There are many really interesting ideas and observations here, of which I can only mention some highlights. Tenrecs can hibernate for months without waking up because the environmental temperature in Madagascar never drops below values that would cause ischemia (i.e. biochemical damage resulting from restricted blood supply). Long-term hibernation and burrowing could offer one explanation for how mammals survived the meteor impact during the K-Pg event.
One thing that raised my eyebrow was repeated mention of Roger Seymour’s argument that the giant sauropods were probably aquatic because life on land would have required an impossibly high blood pressure. Brian J. Ford also referenced Seymour’s work, although the hysterical tone of his book pretty much excludes it from serious discourse for me (see Too Big to Walk
). But it does show that Ford did not dream it up in a vacuum. There are scientists willing to go on record and defend this notion. Lovegrove furthermore has his own favourite ideas and is outspoken about what he calls the Holarctic Hibernation Paradigm: the larger number of Northern hemisphere scientists in this discipline often drowns out the voices of Southern hemisphere researchers. And living in colder, seasonal climates they are not accustomed to thinking about hibernation evolving in a tropical world.

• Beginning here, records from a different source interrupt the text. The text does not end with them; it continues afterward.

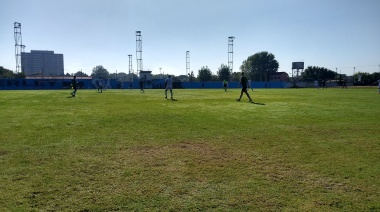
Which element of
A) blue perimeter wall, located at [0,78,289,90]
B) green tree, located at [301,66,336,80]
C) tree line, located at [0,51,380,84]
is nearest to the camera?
blue perimeter wall, located at [0,78,289,90]

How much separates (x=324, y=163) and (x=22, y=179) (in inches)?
195

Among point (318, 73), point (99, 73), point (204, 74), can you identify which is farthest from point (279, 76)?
point (99, 73)

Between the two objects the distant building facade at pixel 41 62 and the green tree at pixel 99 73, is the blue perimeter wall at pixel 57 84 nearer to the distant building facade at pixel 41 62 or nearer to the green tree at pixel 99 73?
the green tree at pixel 99 73

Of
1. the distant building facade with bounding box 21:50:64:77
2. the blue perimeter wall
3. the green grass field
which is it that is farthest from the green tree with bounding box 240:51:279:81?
the green grass field

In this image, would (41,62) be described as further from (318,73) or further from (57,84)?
(318,73)

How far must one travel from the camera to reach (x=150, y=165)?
199 inches

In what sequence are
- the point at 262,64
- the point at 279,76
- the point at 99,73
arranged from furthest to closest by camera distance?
the point at 262,64, the point at 279,76, the point at 99,73

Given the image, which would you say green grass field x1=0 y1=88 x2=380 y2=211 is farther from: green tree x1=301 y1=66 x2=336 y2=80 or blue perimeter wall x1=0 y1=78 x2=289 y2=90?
green tree x1=301 y1=66 x2=336 y2=80

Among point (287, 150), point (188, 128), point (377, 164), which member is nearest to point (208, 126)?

Lovegrove wraps up the many ideas in a larger, reasonably argued framework that he willingly calls a working model while we gather more data. That, and mention of his own past mistakes do much to balance any perceived rebellious streak. No doubt there are ideas here that palaeontologists and physiologists disagree with. That is all part and parcel of doing science and Lovegrove is familiar with the many debates. However, if it stimulates others to write a similar carefully articulated book we are all the better off for it. Fires of Life
, meanwhile, makes physiology incredibly fascinating and ranks very high on my list of favourite books on evolution this year.